There are two reasons for Papelbon's appearance. The first is that it was a save situation when he warmed up, so they'd might as well use him after it gets to 4-0. Secondly, Papelbon had not appeared since May 17, so he "needs the work."
Here's the problem with the first reason: your win expectancy barely changes when you go from a 3-run lead to a 4-run lead at home. Using the win expectancy finder, home teams win 3-run, ninth inning leads at a 98.9% chance; 4-run leads at a 97.9% (for comparison, a 2 run lead is only 94%). We have stated in the past that 3-run leads should not be handed to the closer every time, and 4-run leads should seldom be entrusted to your top reliever. The main reason is this: if he runs into trouble, there is no one left to come in and bail him out. In other words, you're sending your closer into a possible 50-pitch inning just to secure a 4-run lead (yes, Hunter Pence, it is possible to see 50 pitches without scoring 4 runs).
Now, because Manuel had Papelbon throw 22 irrelevant pitches last night, it's very possible that he ends up unavailable at some point this week (there are 7 straight games until an off-day). With the absurd heat in St. Louis combined with the Cards' offense, CGs seem unlikely this weekend -- especially with both Kendrick and Blanton scheduled. If Papelbon needs in-game work in order to stay fresh, then he should not be automatically unavailable after 3 straight appearances. If he needs in-game work and cannot pitch more than three straight days, then he shouldn't be getting 50 million dollars. (Amaro already knew this is how Manuel manages, though, so he has no excuse).
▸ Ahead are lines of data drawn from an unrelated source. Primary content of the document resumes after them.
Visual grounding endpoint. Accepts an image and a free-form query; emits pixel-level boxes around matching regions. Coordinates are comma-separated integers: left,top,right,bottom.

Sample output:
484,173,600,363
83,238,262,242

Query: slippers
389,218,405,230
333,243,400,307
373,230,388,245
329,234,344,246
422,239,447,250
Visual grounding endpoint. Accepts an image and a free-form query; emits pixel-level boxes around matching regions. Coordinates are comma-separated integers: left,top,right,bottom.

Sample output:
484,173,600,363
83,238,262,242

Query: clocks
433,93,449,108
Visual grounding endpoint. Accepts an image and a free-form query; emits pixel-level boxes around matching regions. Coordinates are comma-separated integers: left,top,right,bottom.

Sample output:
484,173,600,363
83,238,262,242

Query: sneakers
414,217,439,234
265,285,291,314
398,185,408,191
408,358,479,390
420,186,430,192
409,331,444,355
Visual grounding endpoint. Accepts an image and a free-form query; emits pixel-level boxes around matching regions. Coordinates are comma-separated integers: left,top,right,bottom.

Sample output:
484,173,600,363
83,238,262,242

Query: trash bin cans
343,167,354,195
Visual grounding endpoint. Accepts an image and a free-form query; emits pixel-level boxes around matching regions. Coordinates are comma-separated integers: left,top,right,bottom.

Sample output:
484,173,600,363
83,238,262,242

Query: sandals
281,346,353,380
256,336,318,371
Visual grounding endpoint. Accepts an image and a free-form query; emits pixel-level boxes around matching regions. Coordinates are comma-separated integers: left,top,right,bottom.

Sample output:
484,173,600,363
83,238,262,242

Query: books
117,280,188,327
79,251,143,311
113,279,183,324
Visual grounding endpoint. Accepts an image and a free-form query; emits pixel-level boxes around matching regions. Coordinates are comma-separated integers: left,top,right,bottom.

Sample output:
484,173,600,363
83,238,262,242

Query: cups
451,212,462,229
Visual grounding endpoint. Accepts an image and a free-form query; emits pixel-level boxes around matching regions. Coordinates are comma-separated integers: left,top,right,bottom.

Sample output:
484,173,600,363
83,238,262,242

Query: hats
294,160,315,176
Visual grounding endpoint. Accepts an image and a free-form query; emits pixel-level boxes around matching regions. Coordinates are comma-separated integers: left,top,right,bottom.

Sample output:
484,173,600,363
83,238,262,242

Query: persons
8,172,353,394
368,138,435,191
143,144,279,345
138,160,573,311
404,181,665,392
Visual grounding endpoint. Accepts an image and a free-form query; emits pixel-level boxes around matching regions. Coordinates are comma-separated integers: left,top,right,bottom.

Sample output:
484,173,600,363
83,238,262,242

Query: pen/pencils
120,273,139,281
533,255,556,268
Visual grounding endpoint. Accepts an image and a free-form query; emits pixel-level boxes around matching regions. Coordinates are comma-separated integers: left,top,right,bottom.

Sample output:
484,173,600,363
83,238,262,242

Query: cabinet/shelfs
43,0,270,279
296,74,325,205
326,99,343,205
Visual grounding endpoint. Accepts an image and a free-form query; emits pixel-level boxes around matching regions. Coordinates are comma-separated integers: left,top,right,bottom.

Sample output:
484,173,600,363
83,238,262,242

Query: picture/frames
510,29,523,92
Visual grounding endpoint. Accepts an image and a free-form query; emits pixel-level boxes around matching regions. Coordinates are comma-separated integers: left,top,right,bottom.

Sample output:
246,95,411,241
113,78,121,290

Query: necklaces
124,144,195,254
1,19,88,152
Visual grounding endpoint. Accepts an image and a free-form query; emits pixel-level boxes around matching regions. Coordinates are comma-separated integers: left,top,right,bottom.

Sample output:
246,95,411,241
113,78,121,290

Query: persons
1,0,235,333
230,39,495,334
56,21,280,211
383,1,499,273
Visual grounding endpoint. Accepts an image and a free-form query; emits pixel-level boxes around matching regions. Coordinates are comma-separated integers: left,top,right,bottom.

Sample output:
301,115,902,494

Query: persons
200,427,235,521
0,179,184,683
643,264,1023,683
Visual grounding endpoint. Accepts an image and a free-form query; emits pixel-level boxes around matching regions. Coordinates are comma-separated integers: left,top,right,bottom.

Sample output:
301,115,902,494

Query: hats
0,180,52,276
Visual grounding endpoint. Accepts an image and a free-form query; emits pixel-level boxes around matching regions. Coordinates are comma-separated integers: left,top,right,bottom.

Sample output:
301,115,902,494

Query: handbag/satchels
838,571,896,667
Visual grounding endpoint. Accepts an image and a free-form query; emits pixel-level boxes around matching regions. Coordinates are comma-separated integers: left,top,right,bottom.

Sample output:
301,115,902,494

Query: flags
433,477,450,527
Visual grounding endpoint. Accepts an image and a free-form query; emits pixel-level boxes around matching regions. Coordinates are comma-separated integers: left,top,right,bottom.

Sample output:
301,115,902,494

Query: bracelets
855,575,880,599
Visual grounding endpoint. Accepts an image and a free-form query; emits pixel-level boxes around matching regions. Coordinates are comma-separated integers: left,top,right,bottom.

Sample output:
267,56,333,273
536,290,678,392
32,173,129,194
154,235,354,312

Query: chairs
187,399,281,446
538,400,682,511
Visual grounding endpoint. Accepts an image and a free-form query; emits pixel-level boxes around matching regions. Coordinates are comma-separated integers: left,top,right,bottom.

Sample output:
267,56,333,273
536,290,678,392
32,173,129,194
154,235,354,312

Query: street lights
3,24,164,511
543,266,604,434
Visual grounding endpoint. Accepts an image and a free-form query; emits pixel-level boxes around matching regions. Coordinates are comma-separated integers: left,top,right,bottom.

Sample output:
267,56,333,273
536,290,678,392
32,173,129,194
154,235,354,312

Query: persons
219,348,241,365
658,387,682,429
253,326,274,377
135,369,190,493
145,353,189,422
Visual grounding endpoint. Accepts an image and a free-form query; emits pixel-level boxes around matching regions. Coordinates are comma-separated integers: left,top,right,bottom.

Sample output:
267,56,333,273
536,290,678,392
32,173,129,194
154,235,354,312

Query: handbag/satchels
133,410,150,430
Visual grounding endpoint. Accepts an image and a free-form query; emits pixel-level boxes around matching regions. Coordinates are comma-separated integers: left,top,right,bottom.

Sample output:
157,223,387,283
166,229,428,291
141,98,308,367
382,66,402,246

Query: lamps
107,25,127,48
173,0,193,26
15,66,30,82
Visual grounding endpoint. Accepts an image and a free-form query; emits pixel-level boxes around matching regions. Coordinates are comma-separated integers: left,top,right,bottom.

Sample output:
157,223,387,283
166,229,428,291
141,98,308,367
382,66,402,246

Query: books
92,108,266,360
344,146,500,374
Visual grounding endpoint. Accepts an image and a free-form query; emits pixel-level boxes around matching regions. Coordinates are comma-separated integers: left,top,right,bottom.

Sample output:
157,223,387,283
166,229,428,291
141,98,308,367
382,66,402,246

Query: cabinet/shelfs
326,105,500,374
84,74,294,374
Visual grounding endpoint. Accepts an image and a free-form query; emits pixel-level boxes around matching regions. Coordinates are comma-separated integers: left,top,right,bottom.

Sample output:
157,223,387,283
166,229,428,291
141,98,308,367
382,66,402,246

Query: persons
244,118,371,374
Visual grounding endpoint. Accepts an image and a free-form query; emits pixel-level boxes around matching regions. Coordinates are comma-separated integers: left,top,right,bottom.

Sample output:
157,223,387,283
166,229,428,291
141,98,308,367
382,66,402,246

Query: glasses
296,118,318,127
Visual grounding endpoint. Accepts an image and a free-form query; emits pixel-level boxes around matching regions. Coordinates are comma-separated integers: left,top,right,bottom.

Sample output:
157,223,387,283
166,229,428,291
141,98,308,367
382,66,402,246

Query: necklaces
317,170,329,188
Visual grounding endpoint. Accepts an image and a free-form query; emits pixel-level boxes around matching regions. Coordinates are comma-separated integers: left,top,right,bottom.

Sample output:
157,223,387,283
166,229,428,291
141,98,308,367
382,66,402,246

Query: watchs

Remember, this is the guy who watched the team blow FIVE late-inning leads in the first month (all ending in defeat) without ever appearing, because the coaching staff didn't want to overuse him. Now, he's throwing 22 pitches in a de facto blowout. It's no accident this team has a positive run differential and a losing record.
I suppose at this point it is irrational to expect anything besides the irrational, but at least we will all be watching the Sixers on Saturday as Chad Qualls allows a walk-off homer to Beltran.
Tonight the Phillies head to baseball's Hell on Earth, as Big Joe Blanton faces RHP Jake Westbrook at 8:15 pm in St. Louis. Brace yourself for Chris Wheeler's over-the-top compliments of that ridiculous fanbase.